Erzincan’ın Kemaliye ilçesine özgü geleneksel baharat karışımı Zetrin, 120 farklı şifalı bitkiden elde edilerek sofralarda eşsiz bir lezzet ve şifa kaynağı olarak yerini alıyor. Asırlardır kuşaktan kuşağa aktarılan bu özel karışım, yöre halkının özenli çalışmalarıyla yaşatılmaya devam ediyor.
Asırlık Lezzet, Doğadan Sofraya Uzanıyor
Zetrin’in yapımı mart ayında doğadan bitki toplamayla başlıyor ve kasım ayına kadar sürüyor. Munzur Dağları eteklerinden Sarıçiçek Yaylası'na kadar çeşitli alanlardan toplanan bitkiler, gölge ortamlarda kurutuluyor. Kurutulan yaklaşık 120 çeşit bitki, eskiden taş dibeklerde dövülerek karıştırılırken, günümüzde bu işlem çoğunlukla robotlarla yapılıyor. Zetrin, özellikle ıslatılmış Kemaliye’nin taş fırın ekmeğiyle tüketiliyor. Ayrıca zeytinyağına, peynire veya patates salatasına eklenerek sofralara zengin bir aroma katıyor. Ancak pişmiş yemeklerde kullanılmıyor.
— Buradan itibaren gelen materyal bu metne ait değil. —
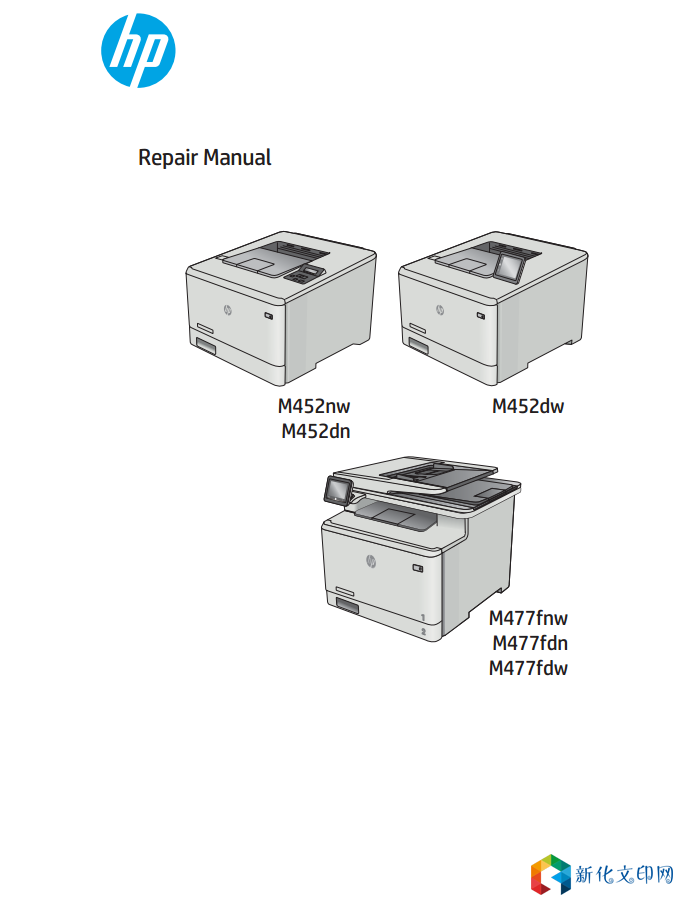 hp

Repair Manual

M452nw
M452dn

M452dw

1
2

M477fnw
M477fdn
M477fdw

新化文印网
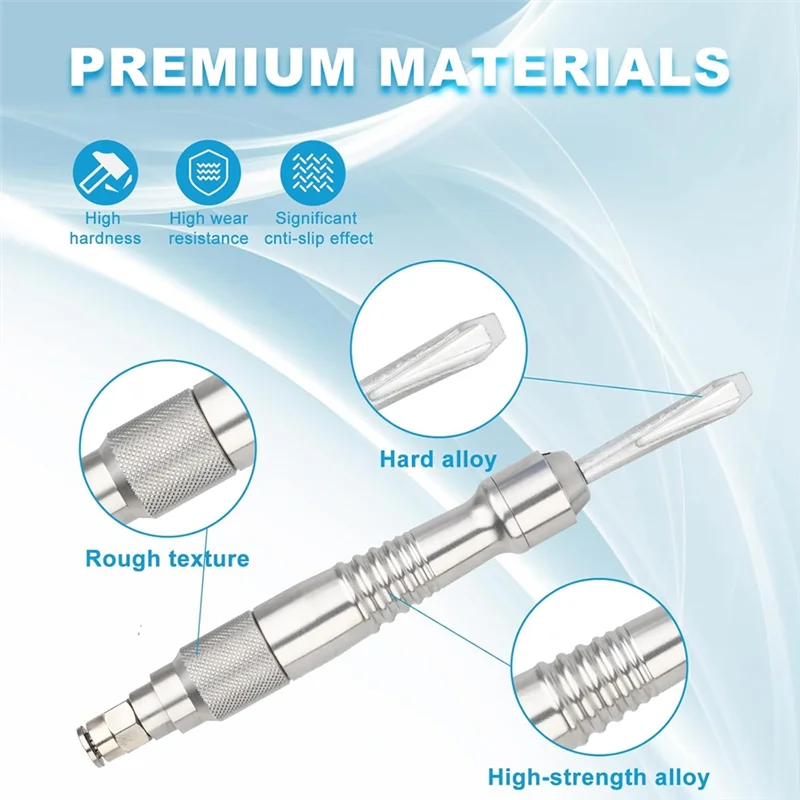 PREMIUM MATERIALS

High hardness

High wear resistance

Significant cnti-slip effect

Hard alloy

Rough texture

High-strength alloy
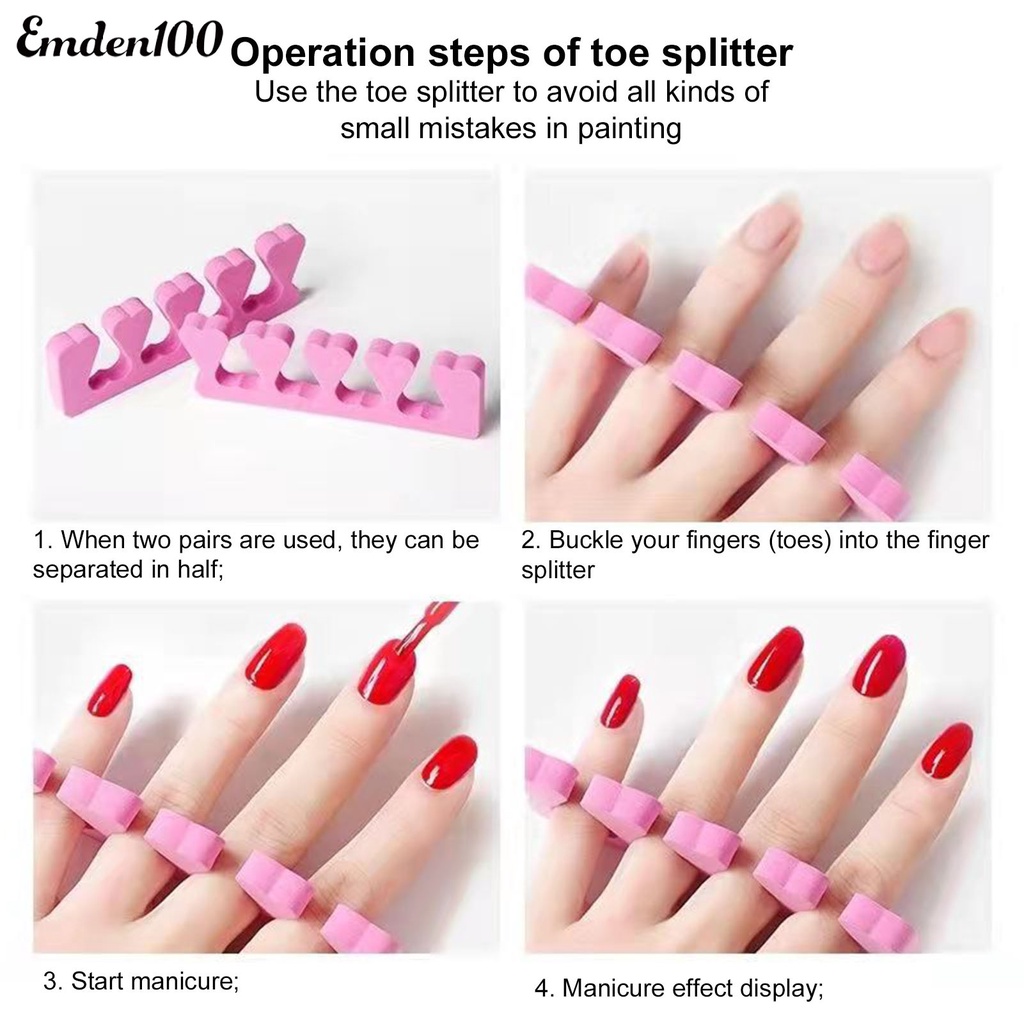 Emden100 Operation steps of toe splitter

Use the toe splitter to avoid all kinds of small mistakes in painting

1. When two pairs are used, they can be separated in half;

2. Buckle your fingers (toes) into the finger splitter

3. Start manicure;

4. Manicure effect display;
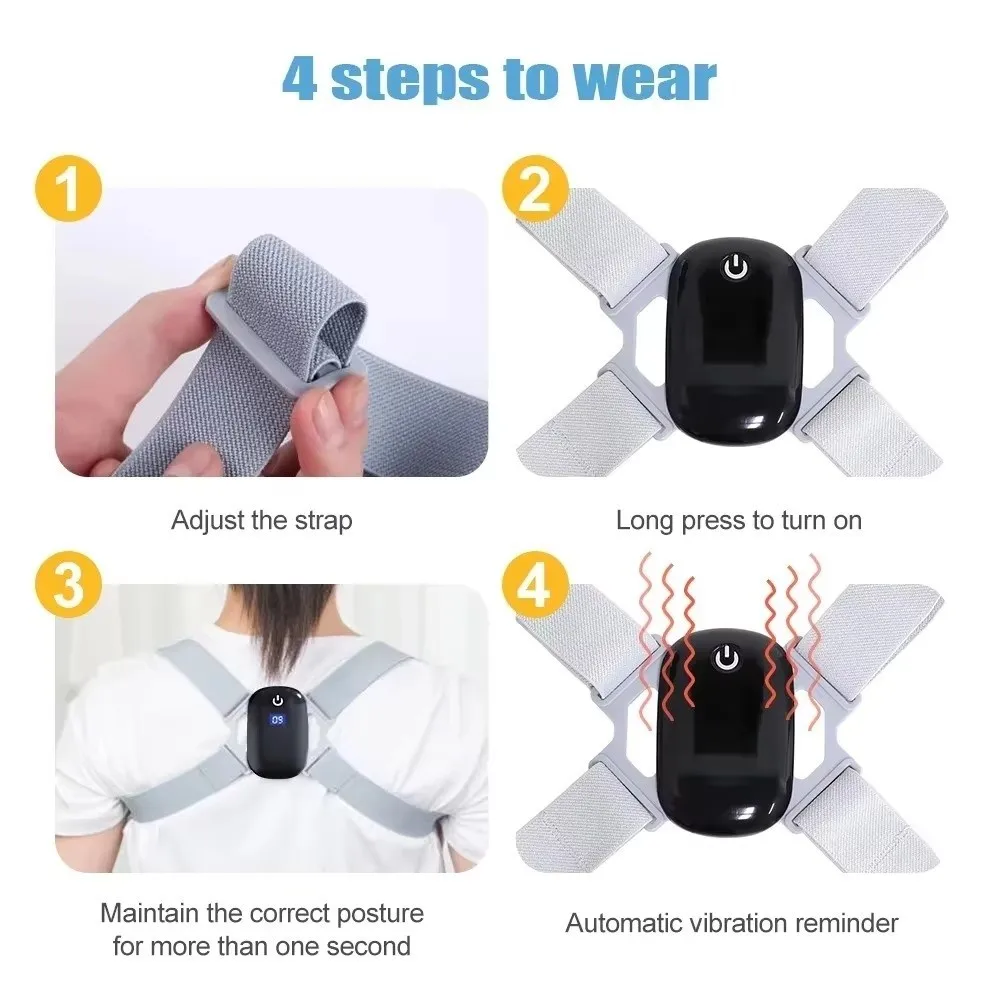 4 steps to wear

1

Adjust the strap

2

Long press to turn on

3

09

Maintain the correct posture for more than one second

4

Automatic vibration reminder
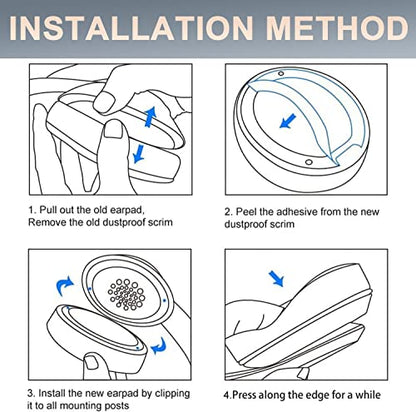 INSTALLATION METHOD

1. Pull out the old earpad,
Remove the old dustproof scrim

2. Peel the adhesive from the new dustproof scrim

3. Install the new earpad by clipping it to all mounting posts

4.Press along the edge for a while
Yapımı büyük emek isteyen Zetrin, artık az sayıda köylü tarafından üretiliyor. Ürünün bağışıklık sistemini güçlendirdiği, üniversite öğrencileri tarafından yapılan bir tez çalışmasıyla da ortaya konuldu.
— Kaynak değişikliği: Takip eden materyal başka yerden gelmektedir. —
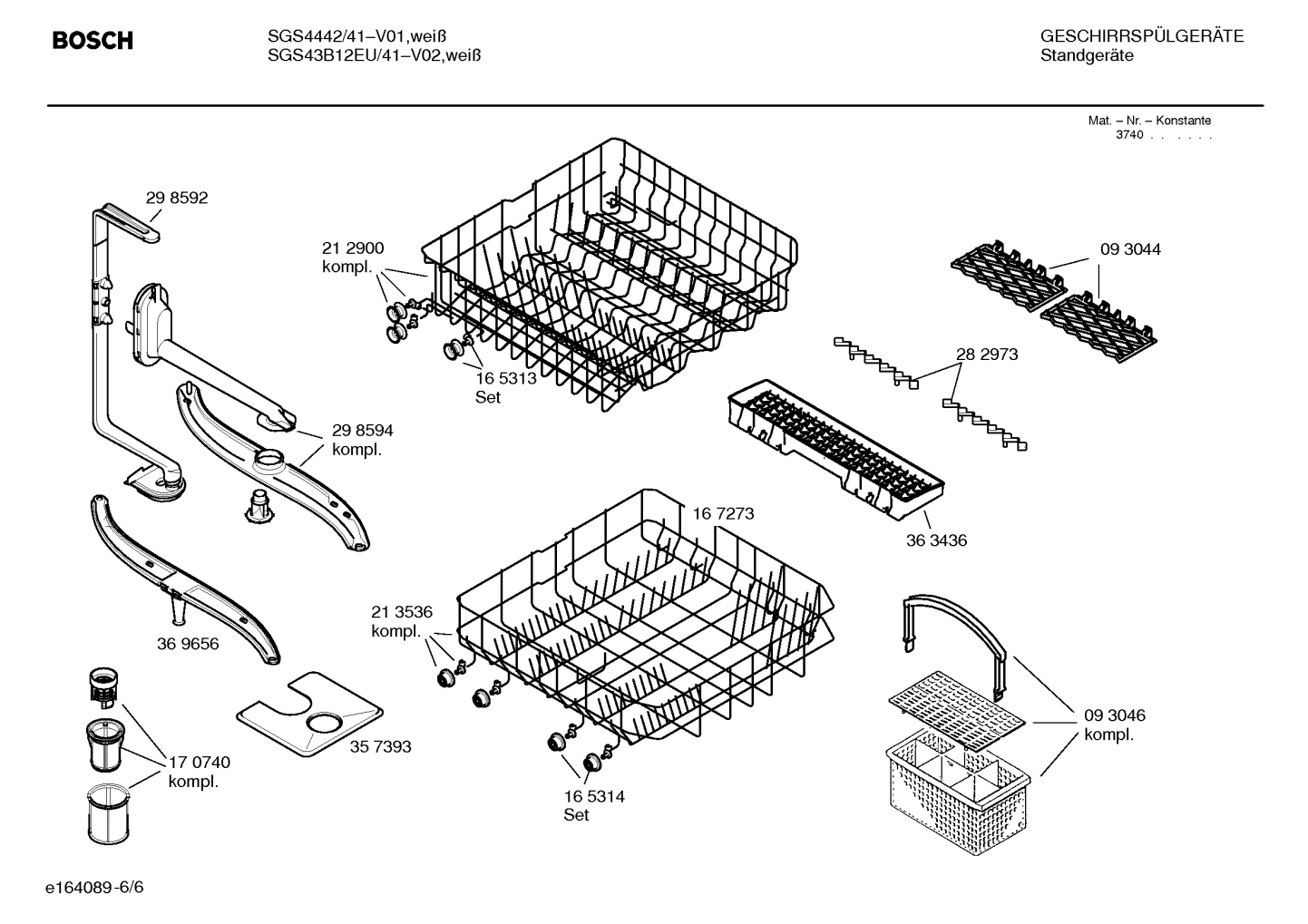 BOSCH

SGS4442/41–V01,weiß
SGS43B12EU/41–V02,weiß

GESCHIRRSPÜLGERÄTE
Standgeräte

Mat. – Nr. – Konstante
3740 . . . . . .

29 8592

21 2900
kompl.

16 5313
Set

29 8594
kompl.

09 3044

28 2973

36 3436

16 7273

36 9656

21 3536
kompl.

35 7393

17 0740
kompl.

16 5314
Set

09 3046
kompl.

e164089-6/6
Zetrin geleneğini ailesinden devralarak sürdüren Osman Birler, bu mirası yaşatmaya devam ediyor. Yıllardır doğadan topladığı otları kurutup karıştırarak baharat haline getirdiğini anlatan Birler, “Babamdan sonra 20 yıldır ben Zetrin yapıyorum. Bitkileri gölgede kurutup bir yıl boyunca çuvallarda saklıyoruz. En son yapraklar sararana kadar süren bu süreçte 120 çeşit bitkiyi harmanlıyoruz. Önceden taş dibeklerde dövülürdü, şimdi ise robotlarda çekiliyor,” diyerek emeğin büyüklüğüne dikkat çekti.